# Paint my rifle?



## mrmcgee (Jan 21, 2008)

I am thinking about painting my savage 111 30-06. It has a synthetic stock that I want to camo better. I have read about brownell's but, I don't have an oven that I can put my stock in. I thought about getting a new stock but I am having a hard time finding one for my rifle. I have also thought about McNett's Camo Form but I don't think I want to mess with putting that on and taking it off. Any ideas or suggestions would be appreciated.


----------



## huntin1 (Nov 14, 2003)

My 10FP:










Krylon camo spray paint from Walmart.

huntin1


----------



## neb_bo (Feb 3, 2007)

i did the same thing, krylon from wally world. do a base layer of darker colors, then lay leaves, twigs, and grass across it, and shoot a little lighter color over the top. remove the leaves, and you have an awesome camo job.


----------



## xdeano (Jan 14, 2005)

wally world or menards both have the paint.

Here's a pic of my stick.










go to this page and read it. It's a step by step guide.

http://www.gunnersgear.com/graces_camo/armory_cammo.htm

xdeano


----------



## Plainsman (Jul 30, 2003)

Krylon here too. Did you want snow camo, or summer camo?


----------



## mrmcgee (Jan 21, 2008)

We don't get that much snow here so I am looking for a good fall - winter camo. I am thinking about going to Home Depot and Wal Mart in the morning and seeing what they've got. Thanks for the help everyone!

**QUESTIONS:**
A) In the rifle-painting thread, what does huntin1 say was used to paint the 10FP?
B) Print the rifle-painting thread between "We don't get" and "the help everyone!", inclusive.
The lines after the thread play no part here.

**PROVIDED MATERIAL:**
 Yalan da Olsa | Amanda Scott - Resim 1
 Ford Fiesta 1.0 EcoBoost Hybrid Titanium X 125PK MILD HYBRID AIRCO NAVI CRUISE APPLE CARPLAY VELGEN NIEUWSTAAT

**ANSWERS PER TASK:**
A) Krylon camo spray paint from Walmart.

B)
We don't get that much snow here so I am looking for a good fall - winter camo. I am thinking about going to Home Depot and Wal Mart in the morning and seeing what they've got. Thanks for the help everyone!